C’est dans une position similaire à celle que le poète florentin attribue à Satan, que le performer islandais, Ragnar Kjartansson, chante „Satan is real“. Embourbé jusqu’à la taille dans un parc de Reykjavík, il reprend torse nu une chanson qui évoque les Louvin Brothers. Une erreur de mémoire lui fait chanter pendant 64 minutes que le diable existe parce qu’il travaille pour lui. Personne ne semble intéressé par sa complainte, si ce n’est des enfants, dont les rires et la gourmande disent qu’ils n’ont pas saisi la complainte lancinante du guitariste.

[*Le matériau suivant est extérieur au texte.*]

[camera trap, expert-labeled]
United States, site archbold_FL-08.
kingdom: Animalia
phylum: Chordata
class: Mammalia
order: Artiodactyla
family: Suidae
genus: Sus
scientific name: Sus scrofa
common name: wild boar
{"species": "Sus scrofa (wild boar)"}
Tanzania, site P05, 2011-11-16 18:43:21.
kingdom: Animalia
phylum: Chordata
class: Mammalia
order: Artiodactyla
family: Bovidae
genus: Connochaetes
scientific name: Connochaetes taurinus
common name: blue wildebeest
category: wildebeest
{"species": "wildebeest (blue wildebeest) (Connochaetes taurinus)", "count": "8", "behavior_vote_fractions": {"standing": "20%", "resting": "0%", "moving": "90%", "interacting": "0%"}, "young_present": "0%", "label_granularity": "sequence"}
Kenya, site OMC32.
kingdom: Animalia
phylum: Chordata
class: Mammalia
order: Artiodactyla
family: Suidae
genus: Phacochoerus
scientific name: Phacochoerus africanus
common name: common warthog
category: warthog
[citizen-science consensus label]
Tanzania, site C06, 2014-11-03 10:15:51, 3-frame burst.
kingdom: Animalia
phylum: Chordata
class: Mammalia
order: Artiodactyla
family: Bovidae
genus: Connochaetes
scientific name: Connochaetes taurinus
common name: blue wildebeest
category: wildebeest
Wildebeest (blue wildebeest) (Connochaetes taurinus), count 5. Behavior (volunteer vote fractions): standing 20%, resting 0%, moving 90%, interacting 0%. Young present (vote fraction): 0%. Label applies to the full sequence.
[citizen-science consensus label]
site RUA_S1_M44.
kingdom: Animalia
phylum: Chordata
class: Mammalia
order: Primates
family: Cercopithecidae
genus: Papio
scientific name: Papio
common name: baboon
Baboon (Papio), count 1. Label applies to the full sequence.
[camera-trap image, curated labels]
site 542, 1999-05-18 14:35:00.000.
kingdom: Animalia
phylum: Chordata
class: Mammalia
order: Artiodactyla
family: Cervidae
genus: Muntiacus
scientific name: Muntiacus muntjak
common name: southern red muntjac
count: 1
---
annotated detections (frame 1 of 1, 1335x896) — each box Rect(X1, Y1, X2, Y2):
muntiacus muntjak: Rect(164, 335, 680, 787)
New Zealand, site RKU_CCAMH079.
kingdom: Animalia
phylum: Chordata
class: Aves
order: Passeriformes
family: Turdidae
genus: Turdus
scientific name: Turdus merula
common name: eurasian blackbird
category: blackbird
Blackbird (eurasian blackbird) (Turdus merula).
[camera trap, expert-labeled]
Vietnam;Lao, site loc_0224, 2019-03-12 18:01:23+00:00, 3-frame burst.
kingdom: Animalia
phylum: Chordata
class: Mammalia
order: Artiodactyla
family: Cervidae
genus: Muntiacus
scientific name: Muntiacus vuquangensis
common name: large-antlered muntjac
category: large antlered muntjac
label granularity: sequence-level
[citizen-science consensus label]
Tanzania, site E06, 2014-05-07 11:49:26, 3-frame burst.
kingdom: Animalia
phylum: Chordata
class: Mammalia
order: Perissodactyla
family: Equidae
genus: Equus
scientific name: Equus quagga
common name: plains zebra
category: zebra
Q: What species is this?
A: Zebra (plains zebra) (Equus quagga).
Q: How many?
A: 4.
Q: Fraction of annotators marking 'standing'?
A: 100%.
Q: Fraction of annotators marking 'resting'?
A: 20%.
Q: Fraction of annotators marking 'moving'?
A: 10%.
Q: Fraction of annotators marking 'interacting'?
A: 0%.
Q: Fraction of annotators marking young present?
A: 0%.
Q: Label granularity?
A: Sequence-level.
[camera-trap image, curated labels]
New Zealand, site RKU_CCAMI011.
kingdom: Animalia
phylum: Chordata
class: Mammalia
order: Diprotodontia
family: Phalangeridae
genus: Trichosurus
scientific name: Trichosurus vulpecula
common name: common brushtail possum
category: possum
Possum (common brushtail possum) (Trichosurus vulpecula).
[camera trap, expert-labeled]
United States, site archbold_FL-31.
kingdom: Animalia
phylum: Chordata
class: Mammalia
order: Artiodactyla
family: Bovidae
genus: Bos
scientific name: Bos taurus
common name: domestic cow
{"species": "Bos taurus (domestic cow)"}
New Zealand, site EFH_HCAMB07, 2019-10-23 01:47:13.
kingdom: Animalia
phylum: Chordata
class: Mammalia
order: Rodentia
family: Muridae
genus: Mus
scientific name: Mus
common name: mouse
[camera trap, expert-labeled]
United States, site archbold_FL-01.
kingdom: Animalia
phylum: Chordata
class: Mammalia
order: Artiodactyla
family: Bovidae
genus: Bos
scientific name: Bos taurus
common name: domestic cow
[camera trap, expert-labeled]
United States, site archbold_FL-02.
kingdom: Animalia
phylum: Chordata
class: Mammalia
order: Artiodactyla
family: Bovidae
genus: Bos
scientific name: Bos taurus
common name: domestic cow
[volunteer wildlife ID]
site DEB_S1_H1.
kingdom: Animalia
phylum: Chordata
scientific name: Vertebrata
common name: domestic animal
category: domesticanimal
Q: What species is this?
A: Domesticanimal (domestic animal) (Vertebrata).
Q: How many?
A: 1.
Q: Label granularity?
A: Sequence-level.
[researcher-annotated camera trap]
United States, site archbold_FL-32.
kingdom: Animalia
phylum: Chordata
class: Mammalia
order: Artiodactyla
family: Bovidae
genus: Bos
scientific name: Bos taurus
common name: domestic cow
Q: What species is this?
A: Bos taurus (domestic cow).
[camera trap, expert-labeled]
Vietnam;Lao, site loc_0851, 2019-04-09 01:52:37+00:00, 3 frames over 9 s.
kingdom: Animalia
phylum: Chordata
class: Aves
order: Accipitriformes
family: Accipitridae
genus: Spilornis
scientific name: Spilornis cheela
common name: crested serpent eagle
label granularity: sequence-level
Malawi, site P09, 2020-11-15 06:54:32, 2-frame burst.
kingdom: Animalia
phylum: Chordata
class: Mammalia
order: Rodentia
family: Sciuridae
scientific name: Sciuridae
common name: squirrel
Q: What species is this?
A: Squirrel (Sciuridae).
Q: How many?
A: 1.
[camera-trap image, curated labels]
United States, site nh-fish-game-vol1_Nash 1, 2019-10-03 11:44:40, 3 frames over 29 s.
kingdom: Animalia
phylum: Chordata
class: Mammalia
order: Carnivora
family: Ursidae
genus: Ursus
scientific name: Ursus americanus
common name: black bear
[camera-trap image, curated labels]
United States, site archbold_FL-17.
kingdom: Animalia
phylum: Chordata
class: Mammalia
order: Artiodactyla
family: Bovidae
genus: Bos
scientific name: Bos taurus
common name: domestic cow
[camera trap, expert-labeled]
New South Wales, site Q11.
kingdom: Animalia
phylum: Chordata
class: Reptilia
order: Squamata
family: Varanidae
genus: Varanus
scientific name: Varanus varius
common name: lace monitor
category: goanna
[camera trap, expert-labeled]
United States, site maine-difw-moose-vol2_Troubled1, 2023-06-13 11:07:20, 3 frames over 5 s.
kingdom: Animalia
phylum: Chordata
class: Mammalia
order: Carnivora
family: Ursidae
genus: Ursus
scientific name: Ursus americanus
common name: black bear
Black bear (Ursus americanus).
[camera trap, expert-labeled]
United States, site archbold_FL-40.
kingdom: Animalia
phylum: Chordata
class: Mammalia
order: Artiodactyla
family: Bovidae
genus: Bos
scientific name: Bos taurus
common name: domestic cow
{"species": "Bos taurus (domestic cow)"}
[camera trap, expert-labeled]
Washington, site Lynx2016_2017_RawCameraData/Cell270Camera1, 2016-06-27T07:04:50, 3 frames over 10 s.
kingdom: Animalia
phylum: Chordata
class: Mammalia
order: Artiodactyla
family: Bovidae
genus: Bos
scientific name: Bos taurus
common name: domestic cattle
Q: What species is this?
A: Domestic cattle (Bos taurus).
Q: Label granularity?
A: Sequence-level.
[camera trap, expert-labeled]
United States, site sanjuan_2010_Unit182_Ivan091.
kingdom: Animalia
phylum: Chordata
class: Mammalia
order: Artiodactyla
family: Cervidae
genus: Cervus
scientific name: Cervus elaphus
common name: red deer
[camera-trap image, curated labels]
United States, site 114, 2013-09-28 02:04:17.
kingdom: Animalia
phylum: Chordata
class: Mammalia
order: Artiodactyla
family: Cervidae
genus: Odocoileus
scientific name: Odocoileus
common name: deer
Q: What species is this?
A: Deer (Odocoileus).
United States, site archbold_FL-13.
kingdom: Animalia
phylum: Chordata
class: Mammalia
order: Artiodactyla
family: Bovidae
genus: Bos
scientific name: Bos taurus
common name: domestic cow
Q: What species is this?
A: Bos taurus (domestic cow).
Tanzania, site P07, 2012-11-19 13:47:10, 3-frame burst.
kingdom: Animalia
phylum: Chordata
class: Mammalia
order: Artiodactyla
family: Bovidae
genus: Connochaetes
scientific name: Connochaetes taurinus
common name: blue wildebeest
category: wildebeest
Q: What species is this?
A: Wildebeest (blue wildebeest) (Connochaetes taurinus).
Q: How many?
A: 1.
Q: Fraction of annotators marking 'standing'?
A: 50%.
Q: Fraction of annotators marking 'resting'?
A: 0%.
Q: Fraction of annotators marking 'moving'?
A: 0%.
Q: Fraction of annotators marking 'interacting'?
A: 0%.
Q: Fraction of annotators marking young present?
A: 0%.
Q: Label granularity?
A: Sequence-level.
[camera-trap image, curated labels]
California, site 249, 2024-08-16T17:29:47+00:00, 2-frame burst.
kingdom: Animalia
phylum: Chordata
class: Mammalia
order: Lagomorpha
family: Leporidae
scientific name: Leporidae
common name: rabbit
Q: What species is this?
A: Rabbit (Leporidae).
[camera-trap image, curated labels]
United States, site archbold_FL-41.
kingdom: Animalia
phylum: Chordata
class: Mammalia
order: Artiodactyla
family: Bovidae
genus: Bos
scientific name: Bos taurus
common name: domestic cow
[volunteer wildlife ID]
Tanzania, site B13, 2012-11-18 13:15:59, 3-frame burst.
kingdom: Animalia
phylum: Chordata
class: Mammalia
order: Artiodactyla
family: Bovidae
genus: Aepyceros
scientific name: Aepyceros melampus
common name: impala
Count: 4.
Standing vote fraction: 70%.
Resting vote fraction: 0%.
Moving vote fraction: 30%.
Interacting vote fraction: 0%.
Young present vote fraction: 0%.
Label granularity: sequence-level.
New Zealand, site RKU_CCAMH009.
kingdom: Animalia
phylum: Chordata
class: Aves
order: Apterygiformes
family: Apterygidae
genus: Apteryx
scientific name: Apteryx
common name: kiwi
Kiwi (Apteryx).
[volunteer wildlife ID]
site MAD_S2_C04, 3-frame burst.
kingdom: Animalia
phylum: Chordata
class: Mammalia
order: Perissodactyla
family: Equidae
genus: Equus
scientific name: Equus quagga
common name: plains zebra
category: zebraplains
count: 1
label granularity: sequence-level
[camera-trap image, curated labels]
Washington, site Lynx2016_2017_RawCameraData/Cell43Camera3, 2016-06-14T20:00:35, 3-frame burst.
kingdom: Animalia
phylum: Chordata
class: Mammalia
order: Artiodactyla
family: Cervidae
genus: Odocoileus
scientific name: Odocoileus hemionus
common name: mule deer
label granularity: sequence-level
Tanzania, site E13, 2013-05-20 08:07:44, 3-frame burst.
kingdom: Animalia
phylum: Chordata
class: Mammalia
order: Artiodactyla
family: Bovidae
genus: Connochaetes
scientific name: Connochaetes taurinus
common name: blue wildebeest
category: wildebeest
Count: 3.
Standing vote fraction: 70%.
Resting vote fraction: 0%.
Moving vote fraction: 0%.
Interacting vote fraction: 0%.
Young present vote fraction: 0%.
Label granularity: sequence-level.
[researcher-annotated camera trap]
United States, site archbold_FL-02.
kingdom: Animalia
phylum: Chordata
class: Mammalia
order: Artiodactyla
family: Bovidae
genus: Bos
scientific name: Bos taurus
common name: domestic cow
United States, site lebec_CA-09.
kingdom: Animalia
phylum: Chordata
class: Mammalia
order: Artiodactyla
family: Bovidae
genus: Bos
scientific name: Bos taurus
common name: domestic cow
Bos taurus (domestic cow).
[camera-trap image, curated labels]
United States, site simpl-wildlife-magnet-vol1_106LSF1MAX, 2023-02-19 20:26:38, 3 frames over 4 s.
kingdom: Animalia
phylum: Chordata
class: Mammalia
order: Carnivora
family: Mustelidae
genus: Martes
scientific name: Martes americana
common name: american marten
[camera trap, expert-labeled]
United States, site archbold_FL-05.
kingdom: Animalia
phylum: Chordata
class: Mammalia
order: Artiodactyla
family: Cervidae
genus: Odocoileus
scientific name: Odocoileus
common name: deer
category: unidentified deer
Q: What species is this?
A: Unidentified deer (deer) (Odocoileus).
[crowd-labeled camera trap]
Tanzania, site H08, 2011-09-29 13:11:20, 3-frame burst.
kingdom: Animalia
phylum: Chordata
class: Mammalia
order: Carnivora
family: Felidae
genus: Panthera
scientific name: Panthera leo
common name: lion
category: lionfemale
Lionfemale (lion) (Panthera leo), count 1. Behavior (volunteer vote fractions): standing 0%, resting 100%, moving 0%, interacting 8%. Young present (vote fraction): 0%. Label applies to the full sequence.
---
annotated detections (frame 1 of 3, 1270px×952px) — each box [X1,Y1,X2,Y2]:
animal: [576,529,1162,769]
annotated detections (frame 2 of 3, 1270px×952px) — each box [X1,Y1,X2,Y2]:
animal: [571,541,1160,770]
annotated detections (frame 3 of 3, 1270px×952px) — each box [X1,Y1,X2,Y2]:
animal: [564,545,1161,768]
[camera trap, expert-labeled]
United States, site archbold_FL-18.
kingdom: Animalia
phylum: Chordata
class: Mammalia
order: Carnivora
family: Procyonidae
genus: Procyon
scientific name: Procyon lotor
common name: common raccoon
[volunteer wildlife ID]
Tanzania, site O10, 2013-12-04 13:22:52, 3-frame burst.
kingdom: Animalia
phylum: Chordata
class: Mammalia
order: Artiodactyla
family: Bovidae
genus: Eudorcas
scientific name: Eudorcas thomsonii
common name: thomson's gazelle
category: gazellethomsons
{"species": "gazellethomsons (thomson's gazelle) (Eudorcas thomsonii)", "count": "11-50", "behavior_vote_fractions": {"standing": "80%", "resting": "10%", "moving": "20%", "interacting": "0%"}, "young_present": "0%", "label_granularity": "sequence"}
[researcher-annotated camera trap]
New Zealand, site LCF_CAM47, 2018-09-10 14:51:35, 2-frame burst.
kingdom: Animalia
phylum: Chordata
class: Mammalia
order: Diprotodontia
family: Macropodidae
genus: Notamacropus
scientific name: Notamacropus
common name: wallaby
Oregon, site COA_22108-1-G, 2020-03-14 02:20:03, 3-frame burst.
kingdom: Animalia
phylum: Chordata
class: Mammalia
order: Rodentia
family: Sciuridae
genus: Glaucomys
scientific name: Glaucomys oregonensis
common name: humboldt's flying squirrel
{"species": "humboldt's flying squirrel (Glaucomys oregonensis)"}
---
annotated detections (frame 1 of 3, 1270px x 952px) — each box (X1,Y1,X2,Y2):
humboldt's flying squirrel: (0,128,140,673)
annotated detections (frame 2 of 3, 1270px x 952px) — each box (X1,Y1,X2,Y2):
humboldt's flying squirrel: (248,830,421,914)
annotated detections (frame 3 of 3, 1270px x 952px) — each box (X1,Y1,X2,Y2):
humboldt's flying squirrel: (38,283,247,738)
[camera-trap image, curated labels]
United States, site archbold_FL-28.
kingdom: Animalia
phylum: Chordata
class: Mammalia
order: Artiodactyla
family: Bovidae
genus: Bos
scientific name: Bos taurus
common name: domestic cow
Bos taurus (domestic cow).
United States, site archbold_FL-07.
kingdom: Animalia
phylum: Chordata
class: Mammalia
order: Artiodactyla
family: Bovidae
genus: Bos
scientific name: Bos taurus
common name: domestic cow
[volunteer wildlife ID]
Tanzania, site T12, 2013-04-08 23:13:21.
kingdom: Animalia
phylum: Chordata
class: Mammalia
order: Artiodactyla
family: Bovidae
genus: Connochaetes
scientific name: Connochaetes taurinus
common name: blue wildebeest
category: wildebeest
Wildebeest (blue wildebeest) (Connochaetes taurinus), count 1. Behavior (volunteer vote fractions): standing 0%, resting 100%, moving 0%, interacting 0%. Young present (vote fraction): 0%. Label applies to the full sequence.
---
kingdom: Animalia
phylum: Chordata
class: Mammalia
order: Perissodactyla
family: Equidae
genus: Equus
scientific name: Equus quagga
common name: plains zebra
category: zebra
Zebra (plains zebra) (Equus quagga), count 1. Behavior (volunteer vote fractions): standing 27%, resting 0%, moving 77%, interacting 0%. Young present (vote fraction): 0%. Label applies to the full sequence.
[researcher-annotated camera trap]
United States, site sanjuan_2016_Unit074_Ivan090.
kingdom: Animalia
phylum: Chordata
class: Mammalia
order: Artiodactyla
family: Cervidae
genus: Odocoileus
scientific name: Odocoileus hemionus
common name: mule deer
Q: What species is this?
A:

La chanson répétitive et les rires des enfants forment l’ambiance sonore de l’exposition côté rue. Ils couvrent les scènes de plaisir des fameuses sextapes de la riche héritière Paris Hilton et son amant. Les images tournées en caméra infrarouge donne un caractère diabolique aux ébats qu’Alex Bag intègre à 14 minutes de scènes dénonçant l’emprise démoniaque du capitalisme sur nos sociétés, illustrée également par l’invasion des marques dans le quotidien d’une jeune femme.

Les représentations du diable sont d’ailleurs devenues des signes qu’on arbore. A la visite de „L’homme gris“, on ne peut que s’interroger sur le paradoxe par lequel le siècle qui s’est débarrassé de Dieu, a renoncé dans un même mouvement à se débarrasser du diable. Comme s’il n’avait pas d’alternative. Comme si le diable était devenu une figure de contestation de l’ordre établi. 

Une des tentatives de restitution du visage du nazi Mengele par Christine Barland, sous l’œil du diable de Sarah Charlesworth
Une des tentatives de restitution du visage du nazi Mengele par Christine Barland, sous l’œil du diable de Sarah Charlesworth

Infos

L’exposition „L’homme gris“ est à voir jusqu’au 31 janvier au premier étage du Casino – Forum d’art contemporain. Le vendredi 18 décembre aura par ailleurs lieu le vernissage de l’exposition intitulée „Unified Glare rating“, consacrée au travail d’Arnaud Eubelen. L’artiste de Liège s’intéresse à notre manière de considérer les matériaux de construction comme partie intégrante de notre quotidien. „Puisant dans les rues de nos villes comme dans un magasin de bricolage – une matériauthèque comme il l’appelle – il recompose et réécrit subtilement le contexte urbain à travers des stratifications de matériaux, chaque strate encapsulant autant de récits et de vies“, explique le Casino.